Vizekanzler Robert Habeck auf Sommerreise durch Deutschland – plötzlich richten sich alle Augen auf ihn
Vizekanzler Robert Habeck auf Sommerreise durch Deutschland – plötzlich richten sich alle Augen auf ihn
© photothek / IMAGO
Nach dem Rückzug von Annalena Baerbock von der Kanzlerkandidatur, richten sich alle Augen auf den Wirtschaftsminister. Doch auf seiner Sommerreise will er hierzu lieber nichts sagen

Am Tag nach dem Schocker aus Washington wird es extrem heiß für Robert Habeck. Der Wirtschaftsminister ist zu Besuch in einer Glasfabrik. In der Produktion, wo Maschinen im Akkord glühende Flaschen ausspucken, herrscht eine Bullenhitze. Die Schutzausrüstung, die Besucher hier tragen müssen, machen die Temperaturen nicht angenehmer. Mit seinem Schutzkittel, der Sicherheitsmütze und dem Gehörschutz mitsamt Mikrofon sieht Habeck aus wie ein Hubschrauberpilot.

Der Grund, warum Habeck gekommen ist, ist eine spezielle Maschine: eine neuartige Schmelzwanne, die in erster Linie mit Strom betrieben wird, nur zu einem kleinen Teil mit Gas. Es ist eine Weltneuheit, die das Industrieunternehmen Ardagh Glas Packaging selbst entwickelt und Ende 2023 in seinem Werk im Örtchen Obernkirchen, nicht weit entfernt von Hannover, installiert hat. Ein „Meilenstein“ schwärmt Geschäftsführer Jens Schaefer, als er den Vizekanzler am Donnerstagmorgen begrüßt.

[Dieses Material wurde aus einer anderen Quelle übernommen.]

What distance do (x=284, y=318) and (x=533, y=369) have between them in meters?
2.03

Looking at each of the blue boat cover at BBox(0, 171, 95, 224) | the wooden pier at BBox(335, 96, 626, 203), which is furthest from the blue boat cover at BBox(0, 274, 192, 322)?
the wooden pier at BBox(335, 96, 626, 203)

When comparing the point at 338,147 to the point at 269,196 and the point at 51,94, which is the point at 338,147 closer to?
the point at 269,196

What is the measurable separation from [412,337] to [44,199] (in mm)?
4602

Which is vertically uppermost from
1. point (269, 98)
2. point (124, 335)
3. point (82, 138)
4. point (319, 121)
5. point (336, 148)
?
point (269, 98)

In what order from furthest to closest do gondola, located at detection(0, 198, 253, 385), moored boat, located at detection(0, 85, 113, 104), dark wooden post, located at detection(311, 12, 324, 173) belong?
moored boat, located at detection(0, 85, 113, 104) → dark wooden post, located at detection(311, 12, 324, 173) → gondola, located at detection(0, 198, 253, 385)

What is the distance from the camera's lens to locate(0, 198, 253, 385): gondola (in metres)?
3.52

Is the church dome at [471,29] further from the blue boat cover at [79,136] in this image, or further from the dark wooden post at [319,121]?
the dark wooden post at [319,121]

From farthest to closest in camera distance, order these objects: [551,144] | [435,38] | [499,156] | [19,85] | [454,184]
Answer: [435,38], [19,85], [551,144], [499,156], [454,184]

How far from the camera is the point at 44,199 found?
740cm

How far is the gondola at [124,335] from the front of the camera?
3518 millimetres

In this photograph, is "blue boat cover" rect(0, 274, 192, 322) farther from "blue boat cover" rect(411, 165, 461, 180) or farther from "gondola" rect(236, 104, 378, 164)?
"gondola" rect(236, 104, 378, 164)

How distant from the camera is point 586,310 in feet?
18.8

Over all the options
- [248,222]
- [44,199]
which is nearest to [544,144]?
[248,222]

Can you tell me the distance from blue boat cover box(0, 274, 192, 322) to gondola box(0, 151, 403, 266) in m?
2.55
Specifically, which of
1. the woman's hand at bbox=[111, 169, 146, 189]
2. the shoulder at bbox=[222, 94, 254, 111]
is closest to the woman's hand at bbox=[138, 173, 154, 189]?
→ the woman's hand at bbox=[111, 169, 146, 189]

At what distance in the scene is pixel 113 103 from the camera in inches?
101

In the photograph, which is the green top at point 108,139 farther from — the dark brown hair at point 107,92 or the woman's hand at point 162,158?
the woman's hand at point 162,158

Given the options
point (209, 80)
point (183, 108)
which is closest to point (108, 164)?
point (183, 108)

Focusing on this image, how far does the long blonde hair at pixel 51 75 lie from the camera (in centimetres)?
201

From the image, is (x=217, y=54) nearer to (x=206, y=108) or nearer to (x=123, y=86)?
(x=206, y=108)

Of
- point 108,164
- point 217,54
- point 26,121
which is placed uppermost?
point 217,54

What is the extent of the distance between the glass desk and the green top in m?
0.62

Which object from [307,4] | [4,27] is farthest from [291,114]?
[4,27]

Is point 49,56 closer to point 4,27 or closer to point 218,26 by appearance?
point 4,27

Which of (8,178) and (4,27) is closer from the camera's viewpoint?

Bevor Schaefer den Besucher aus Berlin durch die Produktionshalle führt, stehen beide vor einem Bauzaun mit Firmenlogo, um ein paar Worte zu sagen. Habeck hat die Augen zusammengekniffen, vielleicht nicht nur, weil die Sonne blendet. Nach dem überraschenden Rückzieher seiner Ministerkollegin Annalena Baerbock, die sich per CNN-Interview aus Washington aus dem Spiel bei der Kanzlerkandidatur der Grünen nahm, dürfte es am Mittwochabend etwas länger gegangen sein.

Habeck will sich nichts anmerken lassen

Die Kanzlerkandidatenfrage und der ganze Wirbel indes, den Baerbocks Absage ausgelöst haben, wirken in Obernkirchen wie von einem anderen Planeten. Stattdessen geht es hier um eines der Lieblingsthemen, die Habeck seit seinem Antritt als Wirtschaftsminister beschäftigen: Wie sich der Einsatz von Gas in der Industrie herunterfahren lässt. Er sei „echt neugierig“ auf die neue Schmelzwanne, das Projekt, sei für ihn „ein besonderes“. Denn die Glasindustrie, erinnert Habeck, sei eine jener Branchen, die 2022, als nach dem russischen Einmarsch in die Ukraine das Gas aus Russland wegfiel, besonders zu kämpfen hatte. Damals hätte es hier auch zu einem „Sterben“ der extrem gasabhängigen Firmen kommen können.

Für Habeck ist der Firmenbesuch einer von Hunderten, business-as-usual für einen Wirtschaftsminister. Doch irgendwie passt es, dass es ihn am ersten Tag als Fast-Kanzlerkandidat seiner Partei hierhin führt – nicht nur, weil Habecks Management in der Gaskrise als wahlkampftauglich gilt. Auch das Unternehmen mit seiner neuartigen Schmelzwanne, die in der Produktion mehr als 60 Prozent CO2 einspart, passt irgendwie gut: Die Anlage, sagt Unternehmenschef Schaefer, sei eine echte weltweite Innovation beim Klimaschutz, aber auch „ein Wagnis“ und eine „Investition in die Zukunft“, ohne dass sie sich schon heute finanziell auszahle.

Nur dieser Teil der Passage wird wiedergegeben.